I know that I've written about rape in the Democratic Republic of the Congo before, but it's something that I feel is very important. Plus, I have to give a speech on it in my Speech class so I might as well start researching.

Looking through the CIA World Factbook I found that the Congolese have a Total Fertility Rate of 6.37/ children per woman which means that their poplution will not be in decline for a while. (Thanks to my Geography class I know know what a lot of this stuff actually means!) According to my Geography teacher the rate that equates to neither an increase of decrease is 2.1. That is because 2 children are needed to replace their parents and the .1 for children that die in infancy.

Now back on topic. In a 2006 interview with CNN, Dr. Dennis Mukwege Mukengere states that "some of them have knives and other sharp objects inserted in them after they've been raped, while others have pistols shoved into their vaginas and the triggers pulled back." I remember hearingabout that on the 60 minutes report. I don't remember what exactly I wrote on the last blog I posted on this topic, but in many reports, it is said that Congo's own soldiers are the ones who are raped thousands of women a year.

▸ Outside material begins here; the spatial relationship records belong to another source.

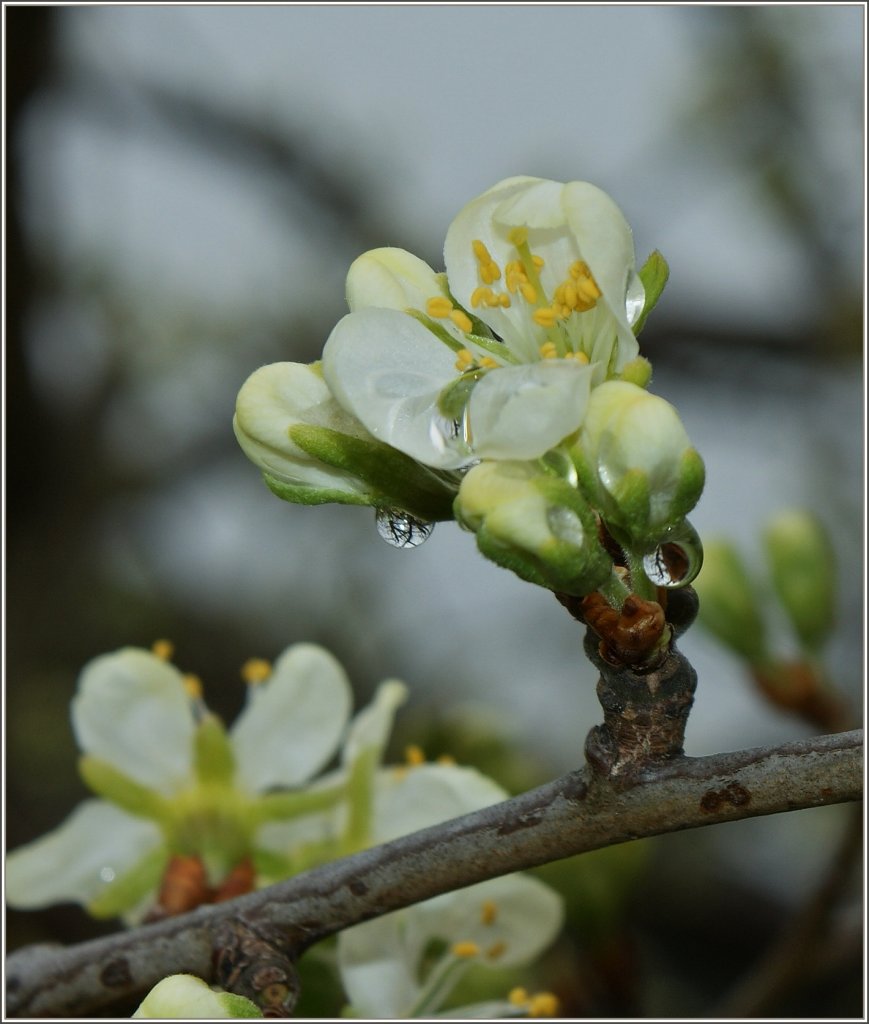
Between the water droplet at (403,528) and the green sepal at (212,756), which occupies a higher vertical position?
the green sepal at (212,756)

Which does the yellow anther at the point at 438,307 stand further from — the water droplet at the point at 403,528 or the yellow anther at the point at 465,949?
the yellow anther at the point at 465,949

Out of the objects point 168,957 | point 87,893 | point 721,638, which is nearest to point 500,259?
point 168,957

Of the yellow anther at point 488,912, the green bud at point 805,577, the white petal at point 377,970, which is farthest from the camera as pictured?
the green bud at point 805,577

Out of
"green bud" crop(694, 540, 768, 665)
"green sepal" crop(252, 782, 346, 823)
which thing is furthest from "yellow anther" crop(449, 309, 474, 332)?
"green bud" crop(694, 540, 768, 665)

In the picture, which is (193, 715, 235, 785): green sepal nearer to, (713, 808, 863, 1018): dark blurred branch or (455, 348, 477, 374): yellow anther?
(455, 348, 477, 374): yellow anther

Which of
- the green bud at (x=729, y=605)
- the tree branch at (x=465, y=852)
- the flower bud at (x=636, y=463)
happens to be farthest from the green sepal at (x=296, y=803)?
the green bud at (x=729, y=605)

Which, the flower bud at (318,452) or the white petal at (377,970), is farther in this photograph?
the white petal at (377,970)

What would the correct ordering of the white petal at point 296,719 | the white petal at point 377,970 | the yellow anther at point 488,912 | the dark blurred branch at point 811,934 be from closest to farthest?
1. the white petal at point 377,970
2. the yellow anther at point 488,912
3. the white petal at point 296,719
4. the dark blurred branch at point 811,934
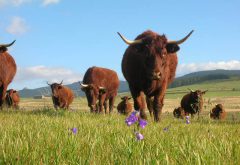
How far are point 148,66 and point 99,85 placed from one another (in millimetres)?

In another interview that came out in Ms. Magazine,Dr. Mukwege says that, "[T]o see so many raped, that shocks me, but what shocks me more is the way they are raped.”

A lot of the cases make me think of the old Discovery Channel show, I Shouldn't Be Alive. With everything that these women go through, they are often left thinking that they'd much rather be dead than continue getting raped. Even afterwards, some women wish they and their child was dead. Each time they see their child brings all the memories back.

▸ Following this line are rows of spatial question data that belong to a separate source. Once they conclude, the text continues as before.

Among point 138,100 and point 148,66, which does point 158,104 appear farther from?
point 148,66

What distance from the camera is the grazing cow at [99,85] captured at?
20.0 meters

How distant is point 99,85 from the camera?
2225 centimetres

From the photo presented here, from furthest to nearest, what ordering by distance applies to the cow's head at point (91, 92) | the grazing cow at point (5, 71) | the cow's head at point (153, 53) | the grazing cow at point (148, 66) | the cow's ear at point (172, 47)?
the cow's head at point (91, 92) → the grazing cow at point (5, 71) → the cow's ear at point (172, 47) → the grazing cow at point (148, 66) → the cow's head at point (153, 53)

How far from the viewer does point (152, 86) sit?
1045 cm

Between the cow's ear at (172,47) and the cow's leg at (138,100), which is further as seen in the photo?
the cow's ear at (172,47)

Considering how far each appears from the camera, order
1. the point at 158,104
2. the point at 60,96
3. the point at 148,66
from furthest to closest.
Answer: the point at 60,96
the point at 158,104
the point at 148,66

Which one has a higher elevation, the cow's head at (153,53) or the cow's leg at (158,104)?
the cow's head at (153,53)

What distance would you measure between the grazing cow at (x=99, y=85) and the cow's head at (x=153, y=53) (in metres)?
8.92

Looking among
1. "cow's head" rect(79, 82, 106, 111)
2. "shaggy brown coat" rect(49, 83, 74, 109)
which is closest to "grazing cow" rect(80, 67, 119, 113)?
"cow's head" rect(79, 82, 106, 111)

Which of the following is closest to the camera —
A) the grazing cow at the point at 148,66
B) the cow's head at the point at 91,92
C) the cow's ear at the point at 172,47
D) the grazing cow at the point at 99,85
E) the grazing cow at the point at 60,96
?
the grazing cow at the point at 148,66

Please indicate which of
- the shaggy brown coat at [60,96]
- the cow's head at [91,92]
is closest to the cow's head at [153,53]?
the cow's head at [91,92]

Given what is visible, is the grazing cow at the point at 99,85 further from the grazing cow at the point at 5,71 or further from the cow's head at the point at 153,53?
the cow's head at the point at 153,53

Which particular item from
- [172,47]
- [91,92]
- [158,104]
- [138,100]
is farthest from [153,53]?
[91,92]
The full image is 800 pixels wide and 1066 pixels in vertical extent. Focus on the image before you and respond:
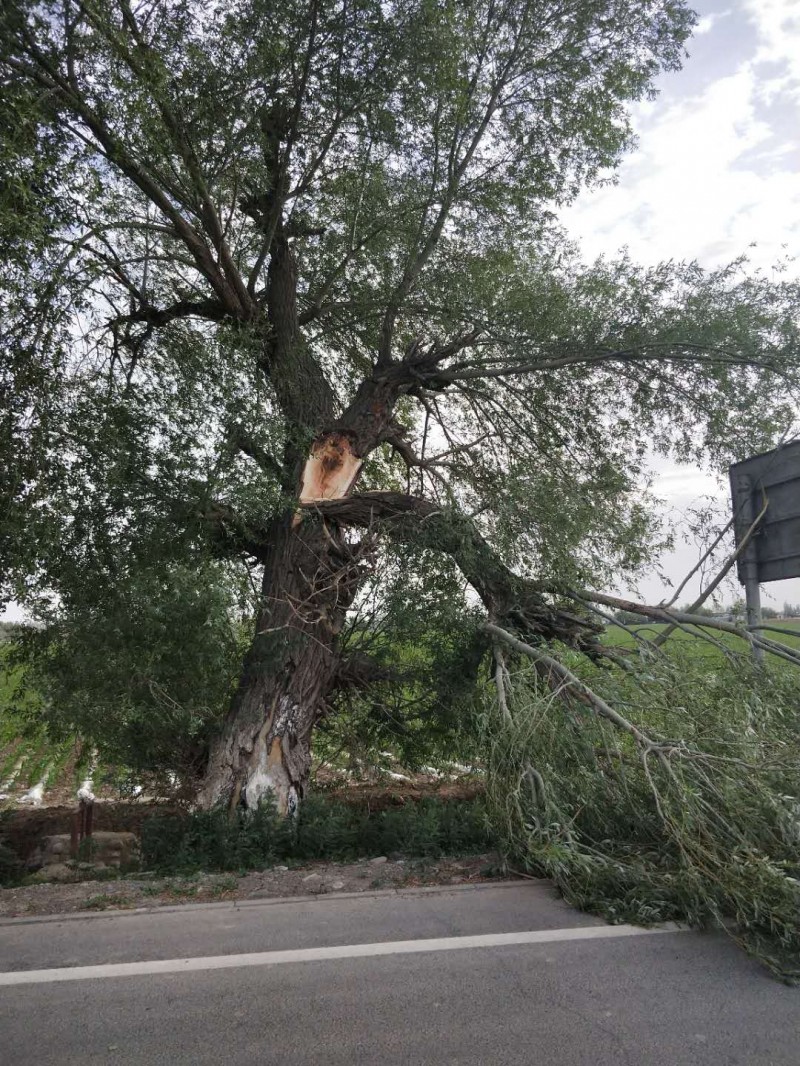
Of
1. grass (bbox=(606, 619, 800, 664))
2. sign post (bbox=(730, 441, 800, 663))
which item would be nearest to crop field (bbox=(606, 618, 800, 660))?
grass (bbox=(606, 619, 800, 664))

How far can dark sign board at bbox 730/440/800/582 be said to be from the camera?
7.34m

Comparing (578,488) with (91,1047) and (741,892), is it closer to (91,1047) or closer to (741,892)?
(741,892)

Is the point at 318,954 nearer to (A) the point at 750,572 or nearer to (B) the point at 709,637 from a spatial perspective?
(B) the point at 709,637

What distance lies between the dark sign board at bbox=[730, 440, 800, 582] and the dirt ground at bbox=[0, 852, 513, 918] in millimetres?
3752

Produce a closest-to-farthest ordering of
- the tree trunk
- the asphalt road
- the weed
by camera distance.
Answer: the asphalt road
the weed
the tree trunk

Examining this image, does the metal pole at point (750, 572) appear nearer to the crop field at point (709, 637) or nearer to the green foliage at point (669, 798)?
the crop field at point (709, 637)

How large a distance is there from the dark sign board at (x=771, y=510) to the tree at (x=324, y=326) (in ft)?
5.27

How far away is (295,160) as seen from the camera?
9.56 meters

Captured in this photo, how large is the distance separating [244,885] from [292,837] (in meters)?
1.49

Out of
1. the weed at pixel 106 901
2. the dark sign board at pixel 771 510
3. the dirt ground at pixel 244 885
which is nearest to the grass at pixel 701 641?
the dark sign board at pixel 771 510

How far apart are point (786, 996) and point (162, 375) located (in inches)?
331

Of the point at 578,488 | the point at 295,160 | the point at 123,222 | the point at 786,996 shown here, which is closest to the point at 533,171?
the point at 295,160

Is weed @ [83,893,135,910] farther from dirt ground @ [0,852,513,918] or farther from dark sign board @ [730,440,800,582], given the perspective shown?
dark sign board @ [730,440,800,582]

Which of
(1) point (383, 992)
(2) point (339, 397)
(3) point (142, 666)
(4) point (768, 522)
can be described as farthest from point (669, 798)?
(2) point (339, 397)
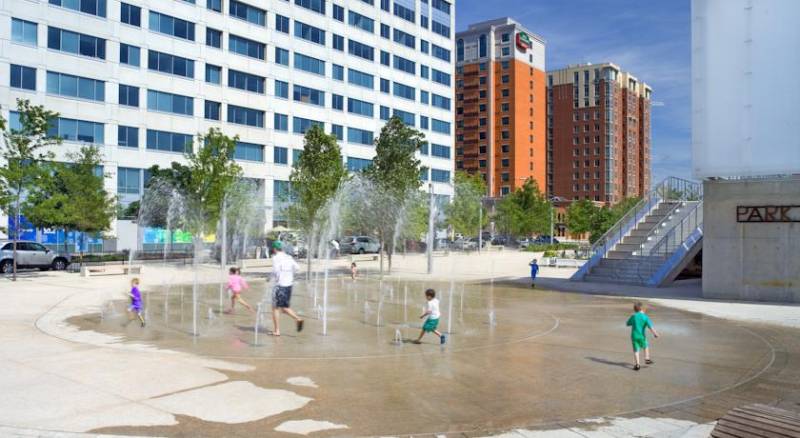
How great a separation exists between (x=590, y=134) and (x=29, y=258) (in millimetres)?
120422

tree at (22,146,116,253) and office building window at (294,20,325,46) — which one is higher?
office building window at (294,20,325,46)

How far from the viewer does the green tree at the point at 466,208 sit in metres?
70.9

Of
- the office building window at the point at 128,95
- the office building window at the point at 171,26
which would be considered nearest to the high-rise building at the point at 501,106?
the office building window at the point at 171,26

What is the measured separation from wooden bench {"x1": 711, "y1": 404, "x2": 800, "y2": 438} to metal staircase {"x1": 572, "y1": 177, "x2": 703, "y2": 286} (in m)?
22.9

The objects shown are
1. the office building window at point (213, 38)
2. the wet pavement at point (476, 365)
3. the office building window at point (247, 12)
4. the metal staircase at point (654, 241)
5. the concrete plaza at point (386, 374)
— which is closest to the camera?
the concrete plaza at point (386, 374)

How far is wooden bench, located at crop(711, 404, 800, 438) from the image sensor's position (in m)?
5.30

Many of the rape victims and even those who work with them to help them move on with their lives say that rape is a powerful weapon, it can often be more powerful than guns and bullets. Women may be killed, but they are tortured and left with the memories for the rest of their life. On top of that, virginity is a prized possesion.
photo from npr.org

Now, onto the medical facilites in Congo. Often the medical centers are makeshift and they usually have only one doctor, in the whole facility. The center's are funded by the governments, but that isn't enough to get by. They rarely recieve supplies, but the women need a lot more than things like band-aids. According to the article in Ms. Magazine, a typical visit costs 70 cents.

In 2003, there were about 1.1 million people in the DRC that had HIV. With an estimated 20-30% of rape victims contracting HIV that number is sure to rise.

I think I've mentioned this before, but I've always been one to think more about the ethical treatment of animals over other things, but since I read Dispatches From the Edge things have been different. I don't feel this strongly about everything, but something about this is different. I really want to do something about this, I think that's why I'm doing a speech on it, even if no one is interested. I would really like to start an organization or something to help these women rather than just donate to some company that I'm not sure where exactly the money is going.

1 comment:

Tanabe said...

I find it really amazing that the US spends the time and money hunting down terrorists when Africa needs more help than anyplace in the world... I'm reluctant to say that we should intervene there too, but the kinds of things that go down there are beyond sickening. I think there was one club back at Kalani that had something to do with it, but I recall that enrollment in it was slim.

I think it's that people just don't care, and that really amazes me.